StanfordLegion/legion

cuda_arrays test failure

SeyedMir opened this issue · 4 comments

Enabling registration of dynamically allocated buffers (passed to Realm attach) leads to failure of the cuda_arrays test. The failure is rooted in another issue that needs to be resolved independently. As per guidance from @streichler, the test is disabled until the issue is resolved.

What exactly is the "another issue that needs to be resolved independently"?

An external instance described by an ExternalCudaArrayResource should never be in a memory that is associated
with a RemoteWriteChannel (i.e. the thing that asks a network module to do RMAs to/from instances). If Realm is
going to offer the "dynamic fbmem" memory to the network module for opportunistic memory registration, it needs
to create a different memory that can be suggested for external cuda arrays.
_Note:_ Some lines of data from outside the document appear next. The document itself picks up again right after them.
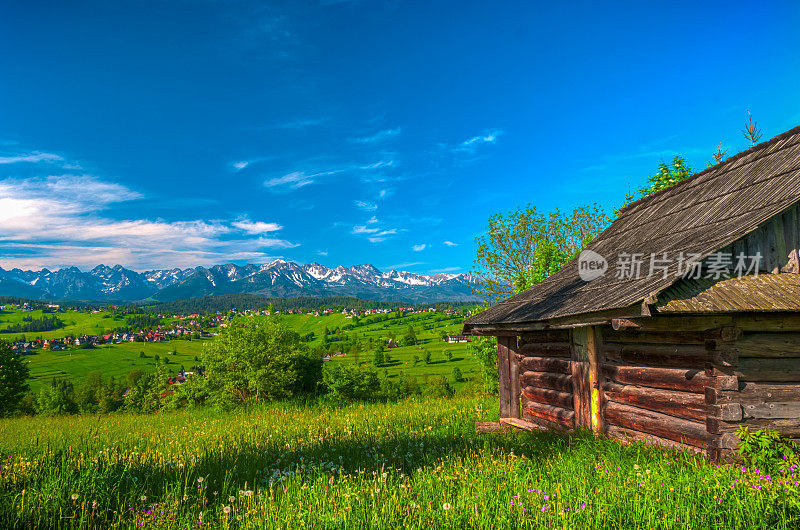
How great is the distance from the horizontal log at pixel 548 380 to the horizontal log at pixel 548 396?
95 millimetres

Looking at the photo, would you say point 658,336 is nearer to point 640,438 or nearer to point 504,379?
point 640,438

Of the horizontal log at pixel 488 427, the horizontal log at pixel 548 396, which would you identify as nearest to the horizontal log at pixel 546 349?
the horizontal log at pixel 548 396

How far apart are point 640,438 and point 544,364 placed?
3005 millimetres

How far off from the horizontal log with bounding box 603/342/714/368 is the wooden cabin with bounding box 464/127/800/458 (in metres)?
0.02

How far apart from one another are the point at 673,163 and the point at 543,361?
18477mm

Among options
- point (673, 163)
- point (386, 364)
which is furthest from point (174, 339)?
point (673, 163)

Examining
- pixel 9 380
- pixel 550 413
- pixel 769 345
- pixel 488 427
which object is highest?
pixel 769 345

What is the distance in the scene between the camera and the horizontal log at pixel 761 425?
6.21m

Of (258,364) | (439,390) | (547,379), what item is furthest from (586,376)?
(439,390)

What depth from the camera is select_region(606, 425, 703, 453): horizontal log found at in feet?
22.1

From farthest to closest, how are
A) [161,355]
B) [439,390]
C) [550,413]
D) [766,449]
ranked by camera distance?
1. [161,355]
2. [439,390]
3. [550,413]
4. [766,449]

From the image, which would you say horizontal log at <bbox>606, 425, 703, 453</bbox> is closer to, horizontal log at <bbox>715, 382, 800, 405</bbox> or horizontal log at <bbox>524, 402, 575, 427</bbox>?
horizontal log at <bbox>715, 382, 800, 405</bbox>

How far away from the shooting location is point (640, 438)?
24.9ft

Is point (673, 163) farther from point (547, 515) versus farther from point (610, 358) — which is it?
point (547, 515)
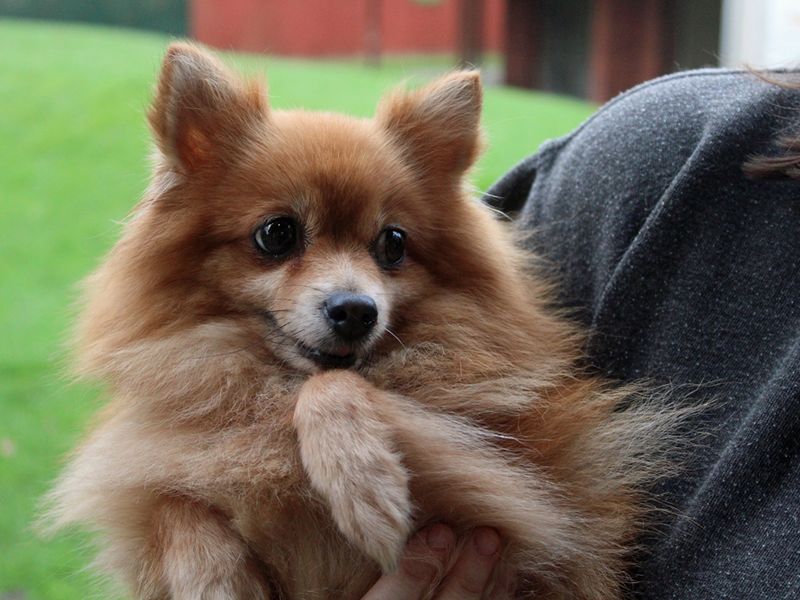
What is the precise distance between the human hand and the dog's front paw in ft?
0.21

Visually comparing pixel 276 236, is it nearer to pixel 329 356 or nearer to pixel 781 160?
pixel 329 356

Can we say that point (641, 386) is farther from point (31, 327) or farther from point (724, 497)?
point (31, 327)

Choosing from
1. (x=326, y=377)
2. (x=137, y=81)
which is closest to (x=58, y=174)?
(x=137, y=81)

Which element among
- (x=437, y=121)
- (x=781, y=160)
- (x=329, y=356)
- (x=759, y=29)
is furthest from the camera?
(x=759, y=29)

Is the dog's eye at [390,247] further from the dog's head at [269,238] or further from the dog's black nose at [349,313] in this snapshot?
the dog's black nose at [349,313]

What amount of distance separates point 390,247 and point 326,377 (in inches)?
15.1

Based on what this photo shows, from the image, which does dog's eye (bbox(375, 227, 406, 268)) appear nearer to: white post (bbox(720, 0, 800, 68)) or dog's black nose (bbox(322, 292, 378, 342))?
dog's black nose (bbox(322, 292, 378, 342))

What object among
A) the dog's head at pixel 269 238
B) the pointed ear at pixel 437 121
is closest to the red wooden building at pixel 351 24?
the pointed ear at pixel 437 121

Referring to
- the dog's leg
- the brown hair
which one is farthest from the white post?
the dog's leg

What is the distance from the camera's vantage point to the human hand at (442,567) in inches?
55.6

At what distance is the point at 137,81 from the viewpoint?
246 inches

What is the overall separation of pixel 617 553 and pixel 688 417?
0.87ft

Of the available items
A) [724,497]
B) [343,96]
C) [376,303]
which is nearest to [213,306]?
[376,303]

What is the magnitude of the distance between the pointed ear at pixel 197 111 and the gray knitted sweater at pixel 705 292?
0.67 m
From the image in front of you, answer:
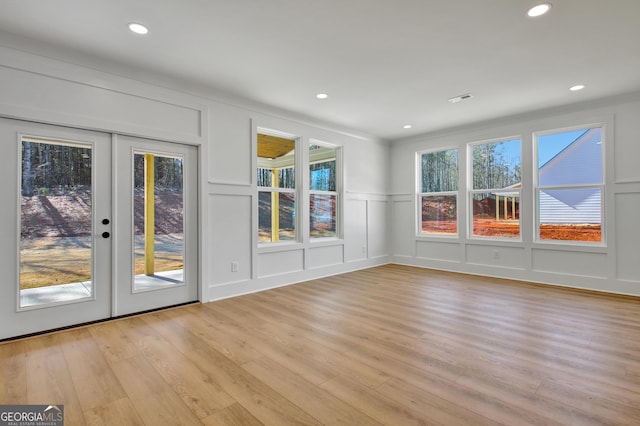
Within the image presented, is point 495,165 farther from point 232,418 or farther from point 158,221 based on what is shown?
point 232,418

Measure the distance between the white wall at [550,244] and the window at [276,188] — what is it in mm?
2656

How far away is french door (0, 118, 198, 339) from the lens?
2801 mm

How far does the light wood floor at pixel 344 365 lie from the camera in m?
1.75

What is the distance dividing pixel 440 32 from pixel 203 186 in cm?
305

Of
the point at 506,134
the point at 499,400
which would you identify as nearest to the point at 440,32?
the point at 499,400

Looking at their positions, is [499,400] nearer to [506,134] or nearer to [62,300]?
[62,300]

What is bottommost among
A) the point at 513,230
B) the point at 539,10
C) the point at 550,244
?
the point at 550,244

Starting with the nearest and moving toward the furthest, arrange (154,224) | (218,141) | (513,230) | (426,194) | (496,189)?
(154,224), (218,141), (513,230), (496,189), (426,194)

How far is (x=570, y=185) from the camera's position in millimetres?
4715

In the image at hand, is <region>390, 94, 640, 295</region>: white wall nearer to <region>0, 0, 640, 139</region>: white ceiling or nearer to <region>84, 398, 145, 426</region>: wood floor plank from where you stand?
<region>0, 0, 640, 139</region>: white ceiling

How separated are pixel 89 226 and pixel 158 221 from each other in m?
0.66

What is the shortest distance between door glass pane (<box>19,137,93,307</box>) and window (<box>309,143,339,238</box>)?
3.11 meters

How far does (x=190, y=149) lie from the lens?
390 centimetres

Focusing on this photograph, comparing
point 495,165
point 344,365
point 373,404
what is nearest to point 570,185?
point 495,165
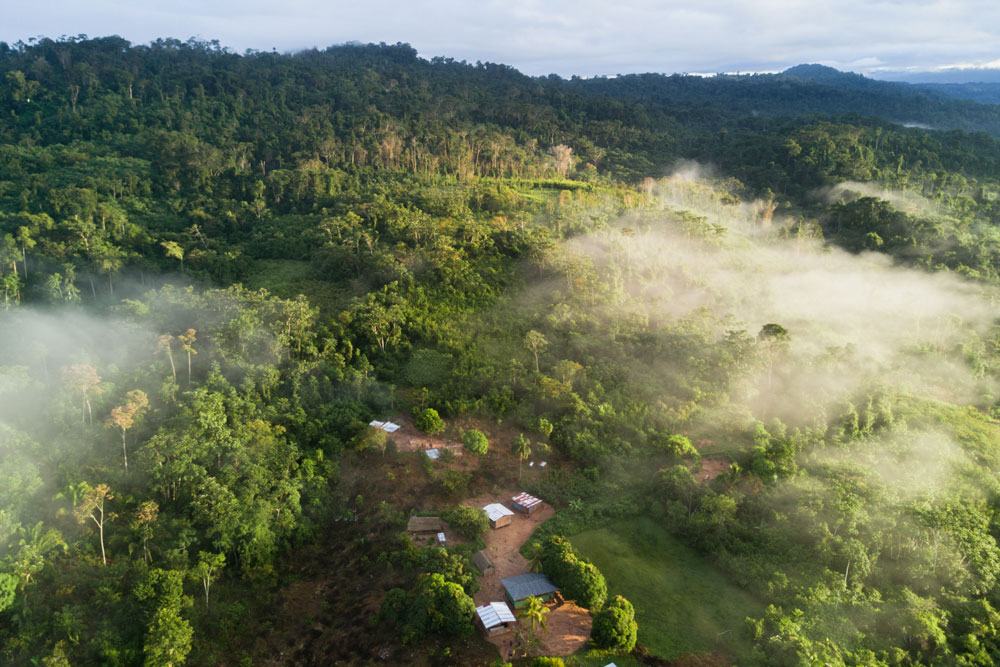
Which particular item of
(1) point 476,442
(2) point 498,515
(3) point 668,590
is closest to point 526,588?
(2) point 498,515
There are no active users of ExternalCudaArrayResource instances right now, so it seems like a fine short-term tradeoff
to have that be broken when enabling RMA for ExternalCudaMemoryResource instances, which are much (well, infinitely)
more common.

Did we put in some kind of code into Realm to make sure that users that try to use ExternalCudaArrayResource get a reasonable error message?

If I understand it correctly, the ExternalCudaArrayResource is used for attaching application managed fbmem, why we need it for dynamic fbmem?